The New Landlord’s Quick Guide to Tax Time

Tax Time

So this year, you had a great idea: You rented out that investment condo to a great tenant (or two!), built a fabulous working relationship with them, and now that condo on its way to making an income for you while providing someone a comfortable home. Trouble is, it’s tax time. And suddenly your usual T4 and a few charitable donations are just the beginning of the paperwork you’re facing as a landlord.  So, how do you deal with your rental condo when it comes to taxes?

Rental income is declarable income

It should go without saying, but Revenue Canada will be very much interested in the income you’re making from rent.  Regardless of whether you’re renting an investment property or part of your own personal home—a separate unit in your home or just a room in the condo you live in—that money needs to be formally declared as part of your taxes.

But there are a lot of things you can legally write off

Renting your condo unit means you have rental-related expenses, many of which you can claim against your income at tax time.  You can write off rental expenses that occur at any part of the rental process, including:

  • Fees you’ve paid to advertise your condo unit to prospective tenants, including listings with real estate agents, rental agencies, property listing sites, cleaners, and staging companies;
  • Fees paid to any management company you’ve hired to take care of the property;
  • Maintenance and repairs to your property;
  • Office supplies you’ve bought for administering your condo, including small stationery like pens;
  • Property insurance on your rental condo;
  • Property taxes on your rental condo;
  • Interest that accrues on your mortgage while you’re renting the property;
  • Utilities to the rental condo that are included in your lease with your tenants, including condo fees;
  • Your accounting and legal fees;
  • Travel costs, if you’re doing your own maintenance.

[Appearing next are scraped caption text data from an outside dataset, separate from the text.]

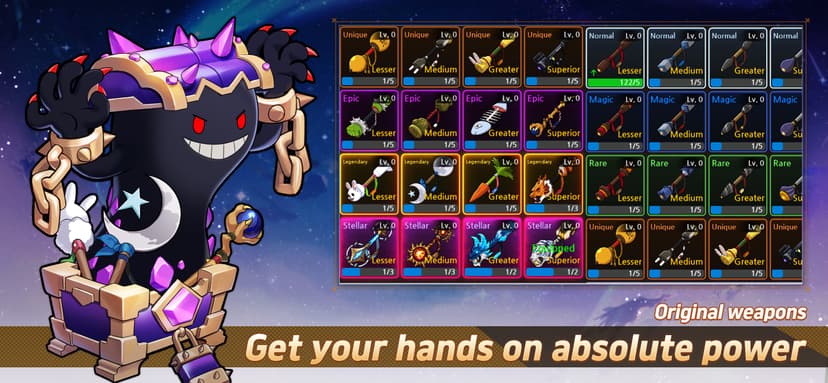 Idle MoonRabbit: AFK RPG screenshot 4 - screenshot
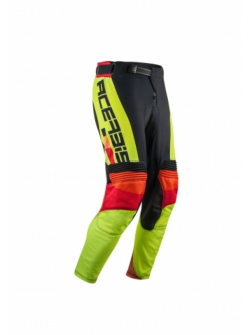 ACERBIS MX HELLRIDE PANTS - BLACK/YELLOW (28 * 32 * 34 * 36) AC 0022707.279.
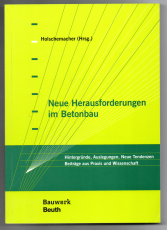 Neue Herausforderungen im Betonbau.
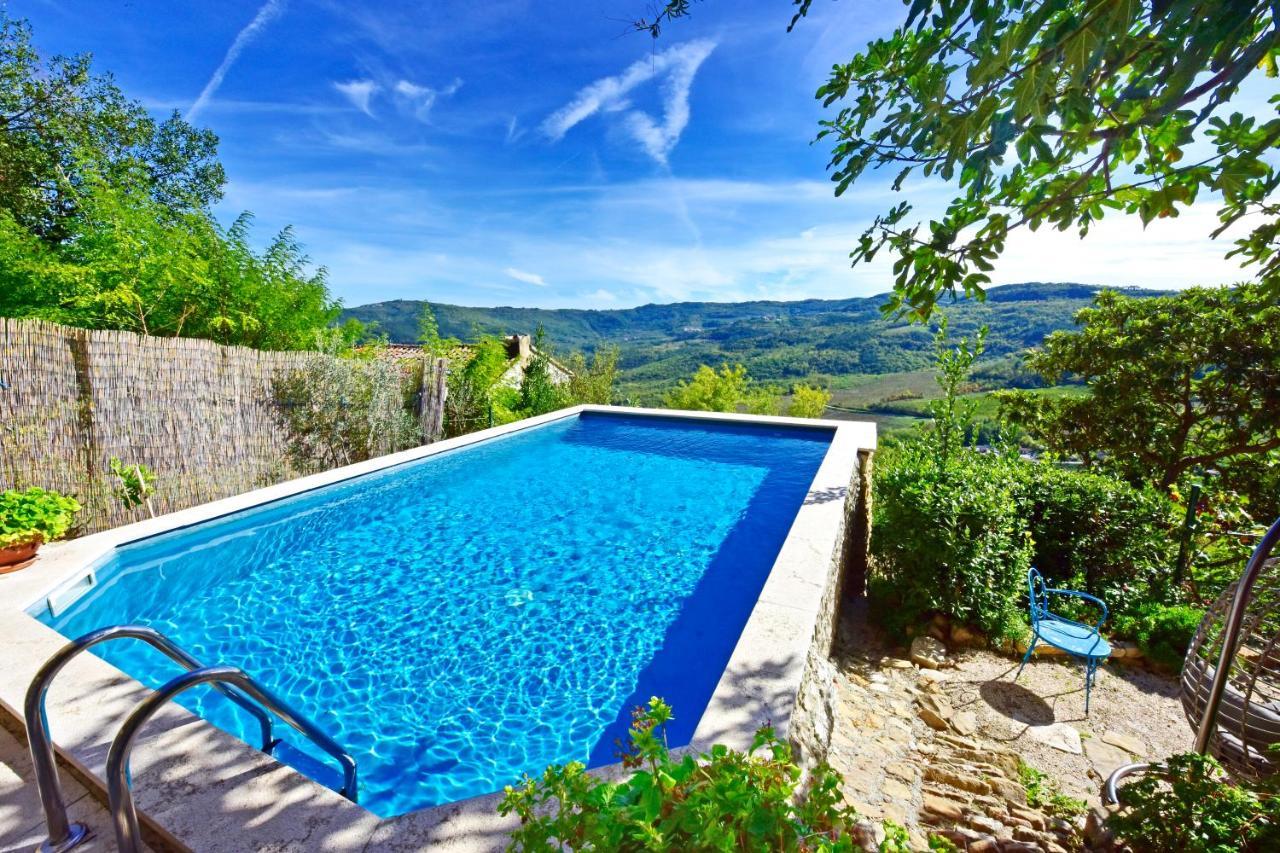 Villa Luna Motovun Exterior photo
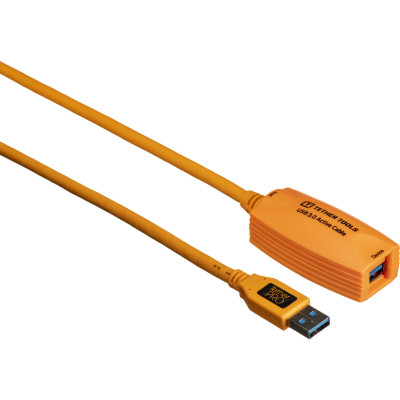 Cavo prolunga Active USB 3.0 4 9m arancio alta visibilità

That’s just the run-of-the-mill stuff—your current expenses.  You can also write off a whole category of expenses called Capital Cost Allowances—the big purchases—which include any appliances, equipment, furniture, fixtures that you’ve purchased for your rental property.

What you can’t deduct: The principal on your mortgage, land transfer taxes, or your own maintenance labour.

So I hope you kept your receipts

It’s a fundamental: hold on to your receipts for any expenses that relate to income.  Going forward, create a folder for all your rental-related expenses, and hold on to any receipts or proofs of payment that come your way.

Got everything!  Now, how do I do all this stuff?

Pick up a Form T776 from your closest available Internet, and fill it out with all this assembled information.  The number it spits out at the end of that afternoon should be your net rental income, which goes on Line 126 of your personal tax return and factors into your overall total taxes owed.

This is not making all that much sense to me.

When in doubt, ask the CRA.  The great thing about Revenue Canada is that they tend to want you to succeed at your taxes, not fail, so they’re generally quite forthcoming with information and tips—and have a handy guide for everything you need to know about rental income on your personal taxes.  The CRA’s guides aren’t short, but they’re detailed, and they’re full of clear examples on how each exemption and regulation works.

No, really.  I’m lost.

If you still find yourself out of your depth, or start to handle multiple rental properties, it’s a good idea to outsource to a local accountant.  They’re worth their weight in delicious tax credits, know both your obligations and the advantages you can bring to bear on your taxes as a landlord.  And overall, it never hurts to have the peace of mind you get from a professional on the case.

Estimate for next year

Now that you’ve got that done, estimate what your expenses might be for next year—and put that against your expected year’s income.  If you do this right, and set aside what you’ll need to pay in rental income taxes as the money comes in, paying your taxes next year should be absolutely painless.